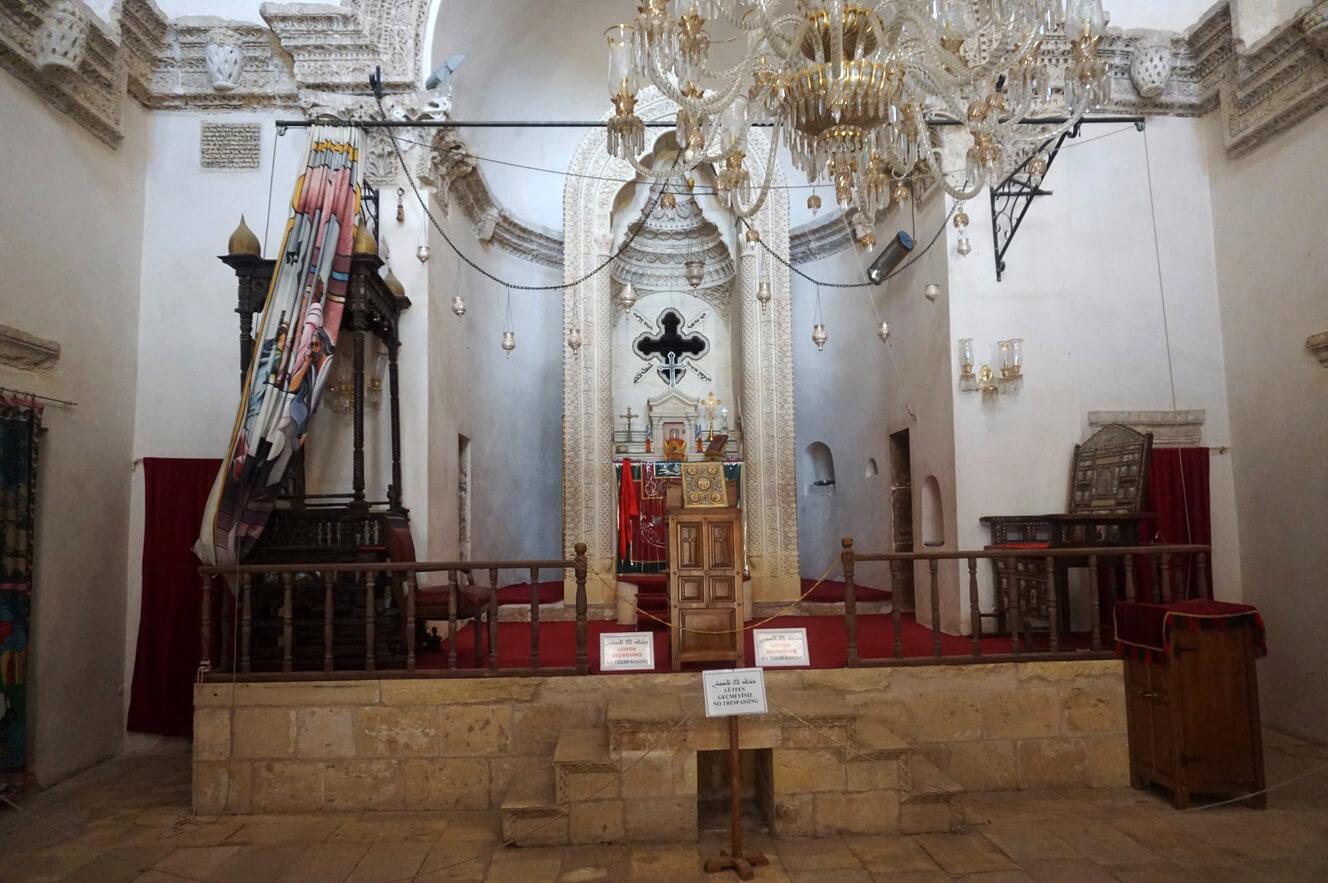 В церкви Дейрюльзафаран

...

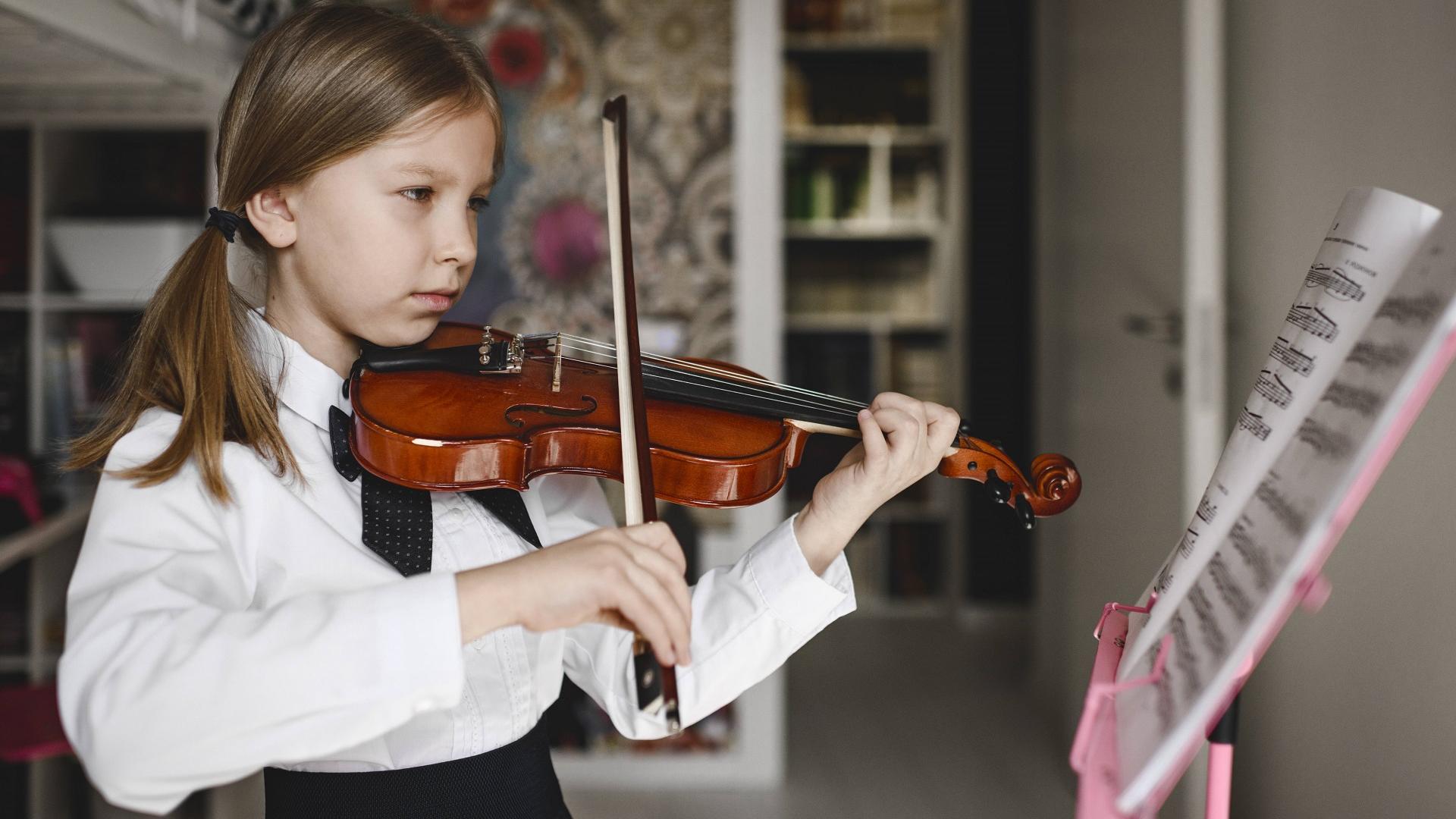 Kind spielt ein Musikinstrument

---

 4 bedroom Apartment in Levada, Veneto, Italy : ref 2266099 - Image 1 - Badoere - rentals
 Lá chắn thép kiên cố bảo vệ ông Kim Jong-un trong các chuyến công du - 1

__THE TASK__: In the listing above, locate the line containing "4 bedroom Apartment" and the line containing "Lá chắn thép". Transcribe those two lines and everything between them, exactly as written.

__RESPONSE FOR THIS EXERCISE__:
 4 bedroom Apartment in Levada, Veneto, Italy : ref 2266099 - Image 1 - Badoere - rentals
 Lá chắn thép kiên cố bảo vệ ông Kim Jong-un trong các chuyến công du - 1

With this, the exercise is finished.